Instrucciones de trabajo =
1 > Según el texto sobre el fuego de Jesús, ¿por qué terminó Cristo en la cruz?
2 > Extrae del texto sobre el fuego de Jesús el fragmento que va desde "El mejor ejemplo" hasta "de su Padre.", copiándolo sin ningún cambio.
3 > Escribe la continuación del texto sobre el fuego de Jesús a partir de su última oración.

== Extracto del documento

Es muy atractivo dejarse llevar por ese camino que nos propone el mundo, pero acaba en una pendiente que conduce al precipicio.  Jesús, nos invita a que nos llenemos de su fuego y que ese fuego lo trasmitamos con alegría y entusiasmo por todos los rincones de la tierra.  No quiere decir esto que será a través del éxito y del glamur como obtendremos resultados.  El camino de Jesús es más bien con pasos lentos, costosos y muchas veces escasos, pero llenos de entusiasmo y dedicación.

El mejor ejemplo de este fuego es el mismo Jesús.  No lo entiendo nunca como alguien cobarde y tímido, acomodándose a las circunstancias, sino como una persona decidida a favor de los más pobres, como un incansable defensor de la verdad y como un profeta que siempre está dispuesto a ofrecer la palabra de su Padre.

Cristo terminó en la cruz, no por malhechor, sino porque era decidido y claro.  Su cruz será siempre el signo de contradicción para todos los que lo sigan.  Es verdad que Él decía que no hay mayor amor que dar la vida por los amigos, pero se lo toma en serio y llega hasta los extremos.  Es la forma de construir la verdadera paz y no es esa indiferencia que llega hasta el pecado frente a tantas injusticias, ante tantas mentiras y ante tanta corrupción.

====
== Material proporcionado

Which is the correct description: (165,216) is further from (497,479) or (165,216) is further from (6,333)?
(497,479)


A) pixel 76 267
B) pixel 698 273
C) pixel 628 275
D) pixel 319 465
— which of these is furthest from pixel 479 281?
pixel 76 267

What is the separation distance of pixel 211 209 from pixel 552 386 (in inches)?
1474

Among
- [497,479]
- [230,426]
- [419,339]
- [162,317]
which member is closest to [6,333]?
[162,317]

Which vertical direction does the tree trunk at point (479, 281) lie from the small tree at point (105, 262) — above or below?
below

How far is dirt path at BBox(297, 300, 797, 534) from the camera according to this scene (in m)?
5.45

====
== Material proporcionado

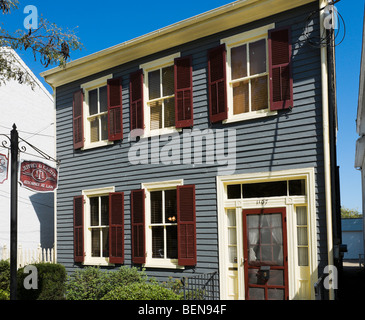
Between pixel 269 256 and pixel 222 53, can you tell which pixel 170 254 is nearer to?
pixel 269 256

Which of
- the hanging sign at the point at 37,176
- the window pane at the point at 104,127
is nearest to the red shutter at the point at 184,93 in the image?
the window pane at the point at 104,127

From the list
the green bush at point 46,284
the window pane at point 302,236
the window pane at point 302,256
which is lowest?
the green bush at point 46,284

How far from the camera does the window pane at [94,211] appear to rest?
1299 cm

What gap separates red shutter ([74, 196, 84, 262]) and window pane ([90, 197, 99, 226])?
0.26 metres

====
== Material proporcionado

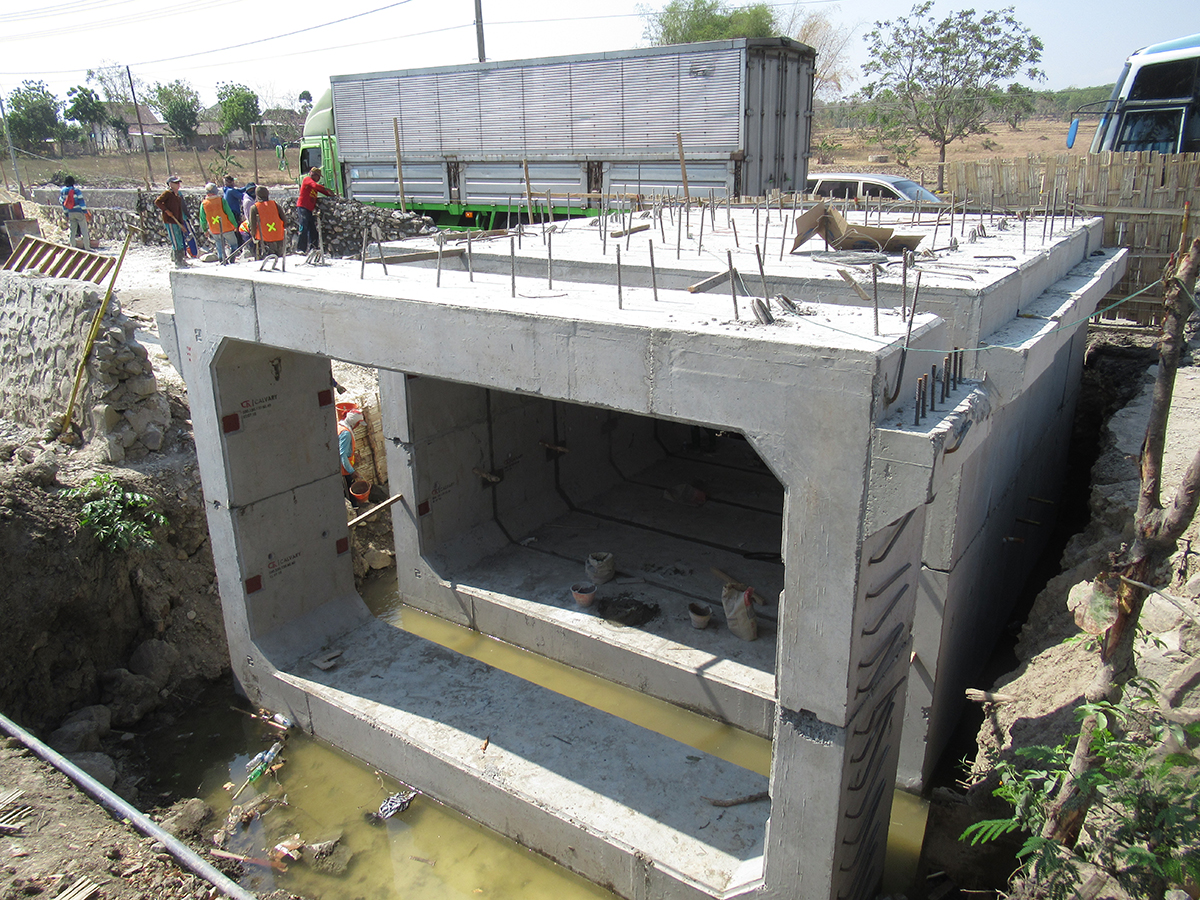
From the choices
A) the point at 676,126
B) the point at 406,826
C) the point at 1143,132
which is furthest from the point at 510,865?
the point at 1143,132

====

Respuestas esperadas =
1 > Porque era decidido y claro.

2 >
El mejor ejemplo de este fuego es el mismo Jesús.  No lo entiendo nunca como alguien cobarde y tímido, acomodándose a las circunstancias, sino como una persona decidida a favor de los más pobres, como un incansable defensor de la verdad y como un profeta que siempre está dispuesto a ofrecer la palabra de su Padre.

3 >
El verdadero discípulo se debe inflamar del mismo fuego de Jesús, y buscar propagar el fuego de su Evangelio.  El seguidor de Jesús no debe temer que el Evangelio provoque escándalo y división, que son siempre preferibles a la pasividad y a la convivencia con la injusticia.  Que el cristiano, el discípulo de Jesús sea un entusiasta portador de verdad, de amor y de paz.

Miércoles de la XXIX Semana del Tiempo Ordinario

Lc 12,39-48

Dios ha puesto en nuestras manos muchos bienes materiales, humanos,
espirituales. Nos ha dado la gracia, la vida; nos ha encomendado el cuidado de nuestros amigos y hermanos para que los ayudemos a llegar a la santidad; ha puesto a algunos de nosotros como administradores de bienes y nos ha encargado la promoción de nuestros subordinados.

Unos de los problemas que debió afrontar la primitiva Iglesia fue la inminencia de los últimos tiempos.  Algunos decían “ya está cerca”, otros lo posponían indefinidamente, pero unos y otros no adoptaban la necesaria actitud tanto de esperanza como de vigilancia.

En nuestros días no es diferente, es frecuente la aparición de sectas que buscan manipular la conciencia con un final muy inminente.  Aterrorizan y encadenan a las personas con supuestas visiones y anuncios que nunca llegan.  Pero por otra parte la filosofía del placer y del gozo deslumbra nuestras mentes y oscurecen la verdadera dimensión de la vida buscando sólo el momento presente.

Cristo nos da la verdadera dimensión tanto del tiempo como de los bienes: ni somos eternos, ni podemos vivir en angustia; ni somos dueños absolutos de los bienes, ni podemos disponer de ellos a nuestro antojo.  Somos servidores a quienes se les ha confiado un tiempo, una familia, unas personas para que les demos el verdadero sentido, para que los llenemos de fruto y no para que irresponsablemente los estudiemos o manipulemos.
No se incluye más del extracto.